* INSTRUCTIONS FOR THE TASK:
In the essay about childhood and family, what nickname did the parents give Priscilla Grace?

* PASSAGE SHOWN:
***

You Are Precious to Me

This might sound too good to be true, but there is not one thing I would change about my childhood. Of course there were challenges here and there, but now as an adult in my 40s, I look back on my childhood with reverence and a great deal of awe.

What’s also impressive is the way in which our parents parented my four siblings and me all those years ago.

Balancing a Family of Seven

By their early-to-mid forties, my parents had five children ranging from 2-years-old to seventeen.

My dad worked for himself - from home - before WFH was even an acronym, let alone a commonplace practice. He built his own business and managed several sole enterprises to provide for the seven adults in his care.

My mom was the best and most attentive mother in the world. She woke up every day with the sole purpose to be a Proverbs 31 woman to her husband and her children.

Parenting from a Foundation of Faith

My parents built their marriage on the foundation of faith in God and His Word, and they also parented from that same bedrock. Both of my parents diligently served as spiritual leaders of our household - not just in how they instructed us but also by their own actions.  

They spent time everyday reading and studying the Bible with us and on their own. They also taught us how to implement daily, soul-nourishing habits such as memorizing scripture, praying, and asking one another for forgiveness.

Individual Love and Attention

In all the wonderful ways our parents tended to their flock as a whole, they also managed to make us all feel special in our own way.

Just thinking about the logistics of creating meaningful and personal memories for five growing adults over several decades is astonishing.  And yet, as far as my memory allows, I can attest that somehow - in the midst of so much life happening in our family every day - our parents were able to dote on their five children collectively and individually.

The Power of Names

One example of their personalized forms of love is how they named and nicknamed their five children.  

  • Katherine Ann, the oldest
    • Meaning - Pure, Gracious
    • Nickname - Good Girl
  • Sarah Elizabeth, the second-born
    • Meaning - Princess, God Is My Oath
    • Nickname - Sweet Girl
  • Melissa Jane, the third-born
    • Meaning - Honeybee, God Is Gracious
    • Nickname - Sweetness
  • Priscilla Grace, the fourth-born
    • Meaning - Ancient, Blessing
    • Nickname - Precious
  • John David, the fifth-born
    • Meaning - God Is Gracious, Beloved
    • Nickname - Good Boy

Names may seem somewhat inconsequential to most people. However, our parents put a great deal of thought into choosing our birth names and our nicknames.

***

(Stored items from a collection)
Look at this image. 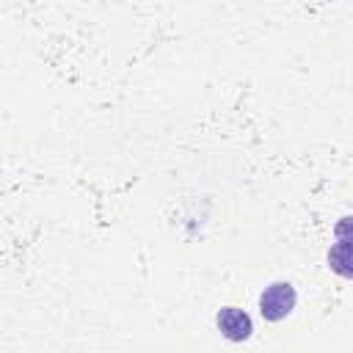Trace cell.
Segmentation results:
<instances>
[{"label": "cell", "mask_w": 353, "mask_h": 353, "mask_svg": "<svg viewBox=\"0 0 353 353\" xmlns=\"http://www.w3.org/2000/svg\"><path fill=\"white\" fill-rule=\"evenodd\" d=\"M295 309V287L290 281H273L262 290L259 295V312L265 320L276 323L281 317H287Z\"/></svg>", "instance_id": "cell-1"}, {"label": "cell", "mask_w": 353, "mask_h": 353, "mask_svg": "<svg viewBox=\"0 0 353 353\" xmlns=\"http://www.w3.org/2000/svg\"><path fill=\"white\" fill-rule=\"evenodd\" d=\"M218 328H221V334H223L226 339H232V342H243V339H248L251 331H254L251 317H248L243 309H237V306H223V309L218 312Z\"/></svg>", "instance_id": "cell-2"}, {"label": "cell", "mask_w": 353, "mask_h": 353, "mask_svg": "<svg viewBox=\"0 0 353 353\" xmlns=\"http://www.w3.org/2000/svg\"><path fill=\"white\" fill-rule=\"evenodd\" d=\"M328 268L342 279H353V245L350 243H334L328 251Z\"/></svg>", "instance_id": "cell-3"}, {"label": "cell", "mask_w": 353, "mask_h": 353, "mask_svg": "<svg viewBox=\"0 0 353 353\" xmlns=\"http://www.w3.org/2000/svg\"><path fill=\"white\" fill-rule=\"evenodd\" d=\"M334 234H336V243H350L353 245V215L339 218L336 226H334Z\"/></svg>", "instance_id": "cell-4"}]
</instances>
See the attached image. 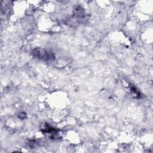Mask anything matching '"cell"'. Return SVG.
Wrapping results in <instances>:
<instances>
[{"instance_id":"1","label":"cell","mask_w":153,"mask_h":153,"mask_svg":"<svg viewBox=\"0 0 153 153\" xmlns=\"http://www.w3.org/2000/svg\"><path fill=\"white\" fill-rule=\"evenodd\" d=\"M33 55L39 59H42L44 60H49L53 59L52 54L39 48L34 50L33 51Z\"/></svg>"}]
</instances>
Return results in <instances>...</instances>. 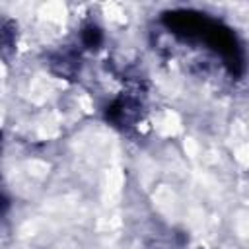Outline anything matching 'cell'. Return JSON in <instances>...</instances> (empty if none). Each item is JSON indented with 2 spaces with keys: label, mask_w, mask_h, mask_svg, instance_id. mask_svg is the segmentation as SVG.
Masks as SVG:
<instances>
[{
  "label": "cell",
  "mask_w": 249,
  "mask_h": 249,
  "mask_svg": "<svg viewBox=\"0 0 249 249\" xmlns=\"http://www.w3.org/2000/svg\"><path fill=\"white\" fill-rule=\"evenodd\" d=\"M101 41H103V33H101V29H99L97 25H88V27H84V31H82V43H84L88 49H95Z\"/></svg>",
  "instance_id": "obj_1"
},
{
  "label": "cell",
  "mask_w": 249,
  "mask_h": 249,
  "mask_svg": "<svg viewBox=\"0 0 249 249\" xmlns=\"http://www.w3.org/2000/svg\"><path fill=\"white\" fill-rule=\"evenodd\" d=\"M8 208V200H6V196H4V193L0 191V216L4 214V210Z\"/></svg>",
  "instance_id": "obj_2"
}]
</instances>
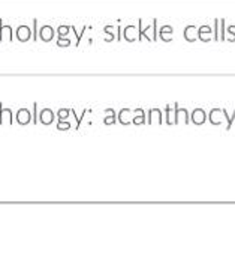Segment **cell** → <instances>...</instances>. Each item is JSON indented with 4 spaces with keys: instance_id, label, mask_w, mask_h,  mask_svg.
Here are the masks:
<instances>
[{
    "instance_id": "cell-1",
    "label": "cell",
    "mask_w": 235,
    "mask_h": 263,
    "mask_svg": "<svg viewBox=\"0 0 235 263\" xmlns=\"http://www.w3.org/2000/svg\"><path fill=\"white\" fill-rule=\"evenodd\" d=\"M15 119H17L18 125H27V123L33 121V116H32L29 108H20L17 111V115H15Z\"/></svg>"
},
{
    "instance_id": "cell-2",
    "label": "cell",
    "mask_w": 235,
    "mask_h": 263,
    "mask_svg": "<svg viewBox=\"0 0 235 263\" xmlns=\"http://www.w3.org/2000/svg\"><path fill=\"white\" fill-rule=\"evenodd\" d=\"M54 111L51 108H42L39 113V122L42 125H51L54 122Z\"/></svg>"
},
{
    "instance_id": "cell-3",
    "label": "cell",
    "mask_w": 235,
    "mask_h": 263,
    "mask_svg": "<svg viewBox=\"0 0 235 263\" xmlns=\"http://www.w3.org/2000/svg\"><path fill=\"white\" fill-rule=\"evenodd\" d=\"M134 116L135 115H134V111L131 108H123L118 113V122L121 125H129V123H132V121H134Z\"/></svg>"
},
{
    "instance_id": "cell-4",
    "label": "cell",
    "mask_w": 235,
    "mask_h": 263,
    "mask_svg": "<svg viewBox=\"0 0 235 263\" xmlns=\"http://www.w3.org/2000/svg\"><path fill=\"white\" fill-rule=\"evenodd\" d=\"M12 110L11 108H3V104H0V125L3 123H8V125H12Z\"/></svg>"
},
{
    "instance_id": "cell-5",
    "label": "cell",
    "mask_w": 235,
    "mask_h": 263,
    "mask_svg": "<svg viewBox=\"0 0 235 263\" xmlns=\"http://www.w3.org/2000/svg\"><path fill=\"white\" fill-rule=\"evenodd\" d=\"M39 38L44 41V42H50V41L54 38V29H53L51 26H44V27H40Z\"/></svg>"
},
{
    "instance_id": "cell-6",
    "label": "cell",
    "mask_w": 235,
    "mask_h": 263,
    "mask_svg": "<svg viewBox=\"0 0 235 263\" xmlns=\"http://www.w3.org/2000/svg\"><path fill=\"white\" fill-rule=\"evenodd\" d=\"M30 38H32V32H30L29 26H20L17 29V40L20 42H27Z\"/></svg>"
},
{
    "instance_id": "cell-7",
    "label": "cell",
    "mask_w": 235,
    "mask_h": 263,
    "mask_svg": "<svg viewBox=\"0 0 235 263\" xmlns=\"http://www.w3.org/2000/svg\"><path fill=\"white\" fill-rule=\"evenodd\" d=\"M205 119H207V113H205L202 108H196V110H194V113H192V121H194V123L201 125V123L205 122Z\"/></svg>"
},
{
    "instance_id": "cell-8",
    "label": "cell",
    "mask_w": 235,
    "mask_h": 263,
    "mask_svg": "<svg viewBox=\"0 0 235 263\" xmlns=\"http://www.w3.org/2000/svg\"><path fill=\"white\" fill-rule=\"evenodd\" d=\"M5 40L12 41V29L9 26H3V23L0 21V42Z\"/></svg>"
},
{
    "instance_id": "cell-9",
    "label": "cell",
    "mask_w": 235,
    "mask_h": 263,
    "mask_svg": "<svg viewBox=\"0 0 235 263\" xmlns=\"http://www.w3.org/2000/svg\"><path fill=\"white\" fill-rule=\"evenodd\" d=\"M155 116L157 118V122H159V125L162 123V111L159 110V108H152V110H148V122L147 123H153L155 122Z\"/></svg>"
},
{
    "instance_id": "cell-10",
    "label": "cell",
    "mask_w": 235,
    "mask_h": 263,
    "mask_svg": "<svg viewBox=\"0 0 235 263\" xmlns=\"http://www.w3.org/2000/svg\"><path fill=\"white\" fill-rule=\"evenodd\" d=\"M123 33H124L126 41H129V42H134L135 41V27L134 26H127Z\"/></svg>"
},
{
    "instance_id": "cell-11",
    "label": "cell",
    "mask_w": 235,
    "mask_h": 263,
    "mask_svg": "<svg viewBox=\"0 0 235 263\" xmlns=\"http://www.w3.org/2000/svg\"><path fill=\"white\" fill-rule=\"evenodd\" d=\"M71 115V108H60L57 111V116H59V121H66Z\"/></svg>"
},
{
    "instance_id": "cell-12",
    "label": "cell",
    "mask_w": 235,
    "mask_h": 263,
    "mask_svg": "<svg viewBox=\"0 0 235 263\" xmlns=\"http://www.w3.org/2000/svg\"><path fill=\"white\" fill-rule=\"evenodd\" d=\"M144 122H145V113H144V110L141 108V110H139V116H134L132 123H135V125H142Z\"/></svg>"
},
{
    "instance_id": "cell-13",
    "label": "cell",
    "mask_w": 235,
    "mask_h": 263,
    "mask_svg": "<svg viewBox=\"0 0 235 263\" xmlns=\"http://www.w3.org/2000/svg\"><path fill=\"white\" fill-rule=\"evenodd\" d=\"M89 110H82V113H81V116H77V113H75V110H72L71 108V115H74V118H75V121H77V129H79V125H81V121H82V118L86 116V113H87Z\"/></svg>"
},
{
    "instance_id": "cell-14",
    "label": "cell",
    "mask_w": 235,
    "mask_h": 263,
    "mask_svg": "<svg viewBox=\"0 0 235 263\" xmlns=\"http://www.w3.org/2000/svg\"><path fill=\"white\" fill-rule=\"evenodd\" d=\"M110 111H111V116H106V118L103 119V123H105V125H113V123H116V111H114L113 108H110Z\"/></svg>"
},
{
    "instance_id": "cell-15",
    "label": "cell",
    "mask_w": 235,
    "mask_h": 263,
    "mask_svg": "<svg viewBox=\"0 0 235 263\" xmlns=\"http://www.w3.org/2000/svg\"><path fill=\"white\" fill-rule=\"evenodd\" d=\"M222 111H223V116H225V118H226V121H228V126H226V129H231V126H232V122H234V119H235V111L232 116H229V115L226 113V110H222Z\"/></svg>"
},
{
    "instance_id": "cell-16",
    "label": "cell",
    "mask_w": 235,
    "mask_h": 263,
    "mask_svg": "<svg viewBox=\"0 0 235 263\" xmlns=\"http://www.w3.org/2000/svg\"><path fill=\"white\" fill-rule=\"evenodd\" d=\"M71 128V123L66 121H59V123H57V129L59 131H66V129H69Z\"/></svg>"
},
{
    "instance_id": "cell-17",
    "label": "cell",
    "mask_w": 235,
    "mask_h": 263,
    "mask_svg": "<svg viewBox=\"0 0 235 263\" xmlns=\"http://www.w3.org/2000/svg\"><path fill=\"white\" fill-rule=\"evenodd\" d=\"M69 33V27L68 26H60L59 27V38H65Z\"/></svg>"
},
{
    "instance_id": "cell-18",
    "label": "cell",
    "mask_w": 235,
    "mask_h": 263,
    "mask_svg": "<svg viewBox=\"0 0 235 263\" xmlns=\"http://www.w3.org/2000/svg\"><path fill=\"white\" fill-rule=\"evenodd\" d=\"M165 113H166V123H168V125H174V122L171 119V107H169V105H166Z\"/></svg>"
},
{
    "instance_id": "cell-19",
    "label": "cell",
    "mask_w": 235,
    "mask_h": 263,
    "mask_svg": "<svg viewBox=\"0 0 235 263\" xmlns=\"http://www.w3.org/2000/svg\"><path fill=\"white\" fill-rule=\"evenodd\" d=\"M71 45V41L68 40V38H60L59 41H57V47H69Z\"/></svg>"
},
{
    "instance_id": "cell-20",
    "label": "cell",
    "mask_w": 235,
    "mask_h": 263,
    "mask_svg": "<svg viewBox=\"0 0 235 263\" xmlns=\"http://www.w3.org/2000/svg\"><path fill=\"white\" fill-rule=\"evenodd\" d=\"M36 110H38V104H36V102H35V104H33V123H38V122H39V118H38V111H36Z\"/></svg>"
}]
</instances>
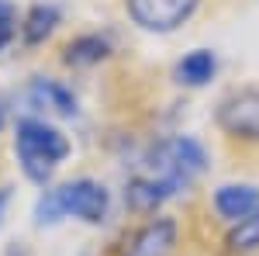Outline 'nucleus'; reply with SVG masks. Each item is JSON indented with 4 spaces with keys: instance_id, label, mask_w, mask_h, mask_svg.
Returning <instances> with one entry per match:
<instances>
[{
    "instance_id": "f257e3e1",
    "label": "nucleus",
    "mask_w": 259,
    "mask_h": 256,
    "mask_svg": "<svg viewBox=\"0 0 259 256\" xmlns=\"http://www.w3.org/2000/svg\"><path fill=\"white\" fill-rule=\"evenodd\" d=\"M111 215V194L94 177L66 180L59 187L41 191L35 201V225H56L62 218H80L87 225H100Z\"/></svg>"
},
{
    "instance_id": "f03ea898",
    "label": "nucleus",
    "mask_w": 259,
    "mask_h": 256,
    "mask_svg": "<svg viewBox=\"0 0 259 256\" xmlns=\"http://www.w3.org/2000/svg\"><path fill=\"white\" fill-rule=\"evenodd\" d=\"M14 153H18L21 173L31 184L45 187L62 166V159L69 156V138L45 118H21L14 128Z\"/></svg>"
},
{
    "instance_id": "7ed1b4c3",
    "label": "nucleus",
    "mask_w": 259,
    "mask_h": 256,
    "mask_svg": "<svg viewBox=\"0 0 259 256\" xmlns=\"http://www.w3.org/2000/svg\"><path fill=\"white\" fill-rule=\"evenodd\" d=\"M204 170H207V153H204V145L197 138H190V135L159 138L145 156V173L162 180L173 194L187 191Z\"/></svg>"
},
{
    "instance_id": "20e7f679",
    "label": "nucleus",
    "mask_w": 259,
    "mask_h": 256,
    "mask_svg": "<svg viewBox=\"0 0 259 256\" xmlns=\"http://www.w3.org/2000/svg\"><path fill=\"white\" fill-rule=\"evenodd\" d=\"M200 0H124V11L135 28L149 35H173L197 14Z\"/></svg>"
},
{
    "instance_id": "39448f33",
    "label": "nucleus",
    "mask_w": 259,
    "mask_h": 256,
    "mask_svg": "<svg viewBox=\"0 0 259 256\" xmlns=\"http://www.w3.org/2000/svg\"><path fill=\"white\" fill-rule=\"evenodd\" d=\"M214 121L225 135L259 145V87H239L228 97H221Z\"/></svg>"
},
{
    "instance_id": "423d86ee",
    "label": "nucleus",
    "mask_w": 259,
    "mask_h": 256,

***

* TASK ANSWER:
Precious